Course Introduction

Canhong Wen

Course Description

  • This course covers aspects of numerical analysis for statisticians and data scientists (including matrix inversion, function optimization, cross validation, and bootstrap) with an emphasis on implementing these methods in R and Python.
  • Important language specific tools and computation strategies such as vectorization, code profiling, and data visualization will also be covered.
  • Class examples, homework, and projects will be completed in R or Python using Rmarkdown or Jupyter notebooks.

rpython

Learning Outcomes

By the end of this course students will be able to do:

  • Understand common data structures in R and Python (vectors, matrices, arrays, lists, dataframes) and their various strengths and weaknesses.
  • Design and implement simulation studies in R and Python.
  • Produce reproducible research reports in clear, well–documented R and Python code
  • Learn how to deal with data in R and Python, including: importing, preprossing, ploting data, and perform basic statistical inference such as linear regression and hypothesis testing
  • Learn some basic statistical algorithms such as Newton algorithm for optimization, bootstrap, cross validation.
  • Package your own R package or Python module.

Textbooks

There is no required textbook for this course. Lectures will be based on material from the following sources.

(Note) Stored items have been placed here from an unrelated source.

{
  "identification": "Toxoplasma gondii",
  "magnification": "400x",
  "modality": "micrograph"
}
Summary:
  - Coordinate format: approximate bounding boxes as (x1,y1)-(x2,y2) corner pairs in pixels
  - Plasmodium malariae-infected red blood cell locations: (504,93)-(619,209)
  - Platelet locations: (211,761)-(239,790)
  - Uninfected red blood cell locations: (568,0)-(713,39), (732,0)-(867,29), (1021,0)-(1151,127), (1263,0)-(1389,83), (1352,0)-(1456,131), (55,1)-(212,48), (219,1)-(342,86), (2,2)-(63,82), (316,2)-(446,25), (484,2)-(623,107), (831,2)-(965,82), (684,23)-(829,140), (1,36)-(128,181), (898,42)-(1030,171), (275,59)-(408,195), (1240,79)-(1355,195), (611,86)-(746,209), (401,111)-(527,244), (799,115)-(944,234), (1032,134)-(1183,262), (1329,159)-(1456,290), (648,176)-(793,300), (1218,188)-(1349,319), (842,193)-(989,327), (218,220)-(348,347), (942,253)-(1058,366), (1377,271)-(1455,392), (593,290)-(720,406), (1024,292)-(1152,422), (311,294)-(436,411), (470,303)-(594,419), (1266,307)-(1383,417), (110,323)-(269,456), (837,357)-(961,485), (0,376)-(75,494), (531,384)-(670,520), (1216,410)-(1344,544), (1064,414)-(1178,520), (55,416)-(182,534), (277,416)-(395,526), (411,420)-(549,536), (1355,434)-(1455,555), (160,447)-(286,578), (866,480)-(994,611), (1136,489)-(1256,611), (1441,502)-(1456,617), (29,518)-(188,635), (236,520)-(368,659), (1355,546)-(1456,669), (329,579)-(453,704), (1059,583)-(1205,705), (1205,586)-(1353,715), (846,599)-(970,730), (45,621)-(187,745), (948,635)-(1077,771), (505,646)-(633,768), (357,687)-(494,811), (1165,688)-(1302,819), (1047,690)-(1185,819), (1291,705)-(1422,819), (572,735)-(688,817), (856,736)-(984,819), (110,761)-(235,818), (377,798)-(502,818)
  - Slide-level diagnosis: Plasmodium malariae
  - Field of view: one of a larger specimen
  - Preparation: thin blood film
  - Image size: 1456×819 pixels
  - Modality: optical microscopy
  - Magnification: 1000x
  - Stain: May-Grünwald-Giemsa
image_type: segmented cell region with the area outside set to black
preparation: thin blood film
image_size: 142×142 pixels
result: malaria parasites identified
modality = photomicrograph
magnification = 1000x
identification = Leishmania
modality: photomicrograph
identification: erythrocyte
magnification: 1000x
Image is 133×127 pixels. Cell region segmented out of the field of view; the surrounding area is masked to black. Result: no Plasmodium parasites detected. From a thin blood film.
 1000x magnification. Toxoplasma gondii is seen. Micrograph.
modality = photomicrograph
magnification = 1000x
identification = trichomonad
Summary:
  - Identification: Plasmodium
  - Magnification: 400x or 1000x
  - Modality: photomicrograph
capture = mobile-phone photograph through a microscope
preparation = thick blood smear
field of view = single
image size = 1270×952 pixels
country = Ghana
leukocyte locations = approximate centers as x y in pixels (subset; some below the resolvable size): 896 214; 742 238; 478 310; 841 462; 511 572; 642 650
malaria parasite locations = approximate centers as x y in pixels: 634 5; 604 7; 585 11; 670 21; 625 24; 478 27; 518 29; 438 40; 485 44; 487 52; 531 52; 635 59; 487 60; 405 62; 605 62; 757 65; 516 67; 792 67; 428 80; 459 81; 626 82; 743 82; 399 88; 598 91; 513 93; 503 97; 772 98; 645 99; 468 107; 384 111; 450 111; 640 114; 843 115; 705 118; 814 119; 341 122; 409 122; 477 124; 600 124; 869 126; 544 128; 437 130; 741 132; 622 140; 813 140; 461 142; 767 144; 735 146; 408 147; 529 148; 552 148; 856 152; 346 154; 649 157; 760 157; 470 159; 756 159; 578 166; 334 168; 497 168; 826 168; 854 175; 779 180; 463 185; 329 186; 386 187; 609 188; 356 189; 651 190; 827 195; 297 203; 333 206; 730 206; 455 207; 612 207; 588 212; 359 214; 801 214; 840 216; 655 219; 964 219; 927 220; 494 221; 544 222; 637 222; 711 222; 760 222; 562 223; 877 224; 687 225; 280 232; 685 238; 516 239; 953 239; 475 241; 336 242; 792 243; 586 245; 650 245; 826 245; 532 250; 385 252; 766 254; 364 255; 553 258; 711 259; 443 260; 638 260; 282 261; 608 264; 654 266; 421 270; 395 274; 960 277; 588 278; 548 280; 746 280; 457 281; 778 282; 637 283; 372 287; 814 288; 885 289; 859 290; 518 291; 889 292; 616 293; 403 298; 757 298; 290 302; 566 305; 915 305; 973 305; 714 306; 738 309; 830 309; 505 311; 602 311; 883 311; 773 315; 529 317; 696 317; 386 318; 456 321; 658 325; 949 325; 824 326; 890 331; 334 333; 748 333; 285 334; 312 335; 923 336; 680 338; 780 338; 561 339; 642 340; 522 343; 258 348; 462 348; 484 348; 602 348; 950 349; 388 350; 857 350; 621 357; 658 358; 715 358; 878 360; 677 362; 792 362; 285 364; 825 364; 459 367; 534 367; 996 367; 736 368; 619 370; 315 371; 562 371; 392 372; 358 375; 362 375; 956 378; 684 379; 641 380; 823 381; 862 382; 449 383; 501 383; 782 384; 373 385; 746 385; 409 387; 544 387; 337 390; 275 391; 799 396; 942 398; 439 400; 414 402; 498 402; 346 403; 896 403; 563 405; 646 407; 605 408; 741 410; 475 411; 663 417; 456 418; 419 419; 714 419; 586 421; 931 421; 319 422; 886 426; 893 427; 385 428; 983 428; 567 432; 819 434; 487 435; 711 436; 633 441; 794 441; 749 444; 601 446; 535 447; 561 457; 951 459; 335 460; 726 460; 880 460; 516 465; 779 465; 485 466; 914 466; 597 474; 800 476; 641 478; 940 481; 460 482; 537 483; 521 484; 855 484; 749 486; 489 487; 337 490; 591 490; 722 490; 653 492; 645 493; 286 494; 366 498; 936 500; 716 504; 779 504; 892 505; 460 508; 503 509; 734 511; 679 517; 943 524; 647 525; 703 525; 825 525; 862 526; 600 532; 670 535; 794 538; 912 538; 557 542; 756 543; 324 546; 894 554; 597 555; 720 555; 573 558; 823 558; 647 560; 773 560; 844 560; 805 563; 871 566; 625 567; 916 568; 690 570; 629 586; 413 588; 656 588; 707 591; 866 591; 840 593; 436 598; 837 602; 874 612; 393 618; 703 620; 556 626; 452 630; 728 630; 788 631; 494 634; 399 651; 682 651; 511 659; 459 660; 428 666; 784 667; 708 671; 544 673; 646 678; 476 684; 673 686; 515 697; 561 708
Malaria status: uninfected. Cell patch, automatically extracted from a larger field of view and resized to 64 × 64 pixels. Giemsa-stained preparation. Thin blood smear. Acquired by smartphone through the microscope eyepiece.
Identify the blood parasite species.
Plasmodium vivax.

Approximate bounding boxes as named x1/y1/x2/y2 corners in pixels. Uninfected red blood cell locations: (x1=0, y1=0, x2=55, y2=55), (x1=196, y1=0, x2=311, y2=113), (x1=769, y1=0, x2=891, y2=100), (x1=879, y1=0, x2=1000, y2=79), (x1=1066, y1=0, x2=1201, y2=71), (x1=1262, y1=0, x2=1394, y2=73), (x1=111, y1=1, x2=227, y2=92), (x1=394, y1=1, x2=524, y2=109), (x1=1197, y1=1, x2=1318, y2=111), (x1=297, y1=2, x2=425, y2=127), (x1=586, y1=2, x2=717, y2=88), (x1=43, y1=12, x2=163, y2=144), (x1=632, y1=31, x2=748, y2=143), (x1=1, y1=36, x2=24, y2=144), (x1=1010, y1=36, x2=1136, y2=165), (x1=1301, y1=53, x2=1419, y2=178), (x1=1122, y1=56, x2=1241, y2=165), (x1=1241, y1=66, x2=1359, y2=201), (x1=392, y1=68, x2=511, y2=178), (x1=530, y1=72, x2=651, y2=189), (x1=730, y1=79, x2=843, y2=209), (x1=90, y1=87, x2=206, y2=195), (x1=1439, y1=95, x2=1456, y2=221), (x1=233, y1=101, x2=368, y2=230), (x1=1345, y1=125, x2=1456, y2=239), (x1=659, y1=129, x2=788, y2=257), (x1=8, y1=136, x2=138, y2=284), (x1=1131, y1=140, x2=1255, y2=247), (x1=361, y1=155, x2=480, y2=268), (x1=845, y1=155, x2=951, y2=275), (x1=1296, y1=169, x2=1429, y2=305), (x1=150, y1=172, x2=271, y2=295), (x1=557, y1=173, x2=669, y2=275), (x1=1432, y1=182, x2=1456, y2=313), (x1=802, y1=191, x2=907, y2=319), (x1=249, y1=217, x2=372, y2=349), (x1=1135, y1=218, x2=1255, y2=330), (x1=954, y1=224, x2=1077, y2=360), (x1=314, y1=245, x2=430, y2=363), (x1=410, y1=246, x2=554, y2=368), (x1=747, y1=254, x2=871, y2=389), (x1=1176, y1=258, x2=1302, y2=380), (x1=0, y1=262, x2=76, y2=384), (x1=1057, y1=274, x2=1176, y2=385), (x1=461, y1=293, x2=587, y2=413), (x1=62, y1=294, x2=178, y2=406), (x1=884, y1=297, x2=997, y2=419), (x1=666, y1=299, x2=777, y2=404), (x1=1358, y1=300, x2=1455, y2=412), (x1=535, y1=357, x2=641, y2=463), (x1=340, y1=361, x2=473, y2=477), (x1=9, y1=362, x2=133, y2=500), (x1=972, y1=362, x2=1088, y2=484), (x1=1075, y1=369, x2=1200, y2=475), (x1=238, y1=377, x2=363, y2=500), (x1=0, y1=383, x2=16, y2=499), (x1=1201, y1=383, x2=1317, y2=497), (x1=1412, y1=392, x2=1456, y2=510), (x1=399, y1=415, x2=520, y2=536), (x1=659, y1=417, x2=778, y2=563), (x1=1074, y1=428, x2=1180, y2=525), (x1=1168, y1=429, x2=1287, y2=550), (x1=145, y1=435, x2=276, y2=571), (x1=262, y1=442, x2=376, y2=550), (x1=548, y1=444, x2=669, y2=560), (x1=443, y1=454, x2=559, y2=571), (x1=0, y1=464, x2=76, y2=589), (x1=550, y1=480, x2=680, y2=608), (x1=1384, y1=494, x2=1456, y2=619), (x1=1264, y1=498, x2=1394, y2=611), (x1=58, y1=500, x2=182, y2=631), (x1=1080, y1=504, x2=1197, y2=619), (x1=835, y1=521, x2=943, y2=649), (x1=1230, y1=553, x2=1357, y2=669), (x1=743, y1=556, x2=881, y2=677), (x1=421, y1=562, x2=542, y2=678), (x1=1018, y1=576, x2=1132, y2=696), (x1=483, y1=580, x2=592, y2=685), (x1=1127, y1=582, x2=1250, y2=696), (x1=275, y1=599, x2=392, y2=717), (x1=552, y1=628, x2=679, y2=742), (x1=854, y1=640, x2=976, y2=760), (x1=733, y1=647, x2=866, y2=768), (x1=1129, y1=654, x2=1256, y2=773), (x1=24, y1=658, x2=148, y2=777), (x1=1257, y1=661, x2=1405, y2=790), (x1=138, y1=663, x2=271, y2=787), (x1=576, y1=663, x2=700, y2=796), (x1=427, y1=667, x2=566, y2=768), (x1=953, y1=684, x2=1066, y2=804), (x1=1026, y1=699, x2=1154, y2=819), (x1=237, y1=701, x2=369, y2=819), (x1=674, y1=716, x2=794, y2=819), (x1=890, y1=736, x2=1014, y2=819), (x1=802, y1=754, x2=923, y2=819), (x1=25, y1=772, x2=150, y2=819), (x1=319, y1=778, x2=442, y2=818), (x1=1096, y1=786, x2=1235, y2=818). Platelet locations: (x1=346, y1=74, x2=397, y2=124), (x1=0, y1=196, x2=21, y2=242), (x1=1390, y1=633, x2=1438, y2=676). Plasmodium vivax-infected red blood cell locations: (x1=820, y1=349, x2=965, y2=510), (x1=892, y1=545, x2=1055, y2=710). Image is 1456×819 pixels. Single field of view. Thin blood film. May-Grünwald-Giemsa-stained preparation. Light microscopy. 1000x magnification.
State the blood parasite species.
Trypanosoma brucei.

  1. Geof Givens and Jennifer Hoeting Computational Statistics (Second Edition)
  2. Maria Rizzo, Statisitcal computing with R
  3. Norman Matloff, The Art of R Programming: A Tour of Statistical Software Design
  4. Joseph Adler, R in a Nutshell (Second Edition)
  5. Eric Matthes, Python Crash Course: A Hands-on, Project-based introduction to programming /(中文版)Python编程:从入门到实践
  6. Wes McKinney, Python for Data Analysis: Data Wrangling with Pandas, NumPy, and IPython. /(中文版)利用Python进行数据分析

Other online resourses:

  1. The official intro, An Introduction to R, available online in PDF
  2. Quick-R
  3. Rmarkdown reference and cheatsheet
  4. A byte of Python(英文版) or Python简明教程(中文版)
  5. Computational Statistics in Python

Course Mechanics and Grading(I)

There will be a biweekly in-class lab(optional), homework nearly every one week, a midterm project and a final exam. Grades will be calculated as follows:

  • Homework: 40%
    • You must submit your assignment using Rmarkdown or Jupyter notebooks.
    • Every file you submit should have a file name which includes your first and last name, for example CanhongWen_Hw1.rmd or CanhongWen_Hw1.ipynb, as well as a pdf file CanhongWen_Hw1.pdf or a html file CanhongWen_Hw1.html.
  • Project: 30% (See next slide)
  • Final exam: 30%
    • The final exam is semi-open book access, but absolutely no communicating with other humans.
  • 5 points bonus if you attend a kaggle competition and get a ranking within Top 30%, with an additional 2 points for every 10%.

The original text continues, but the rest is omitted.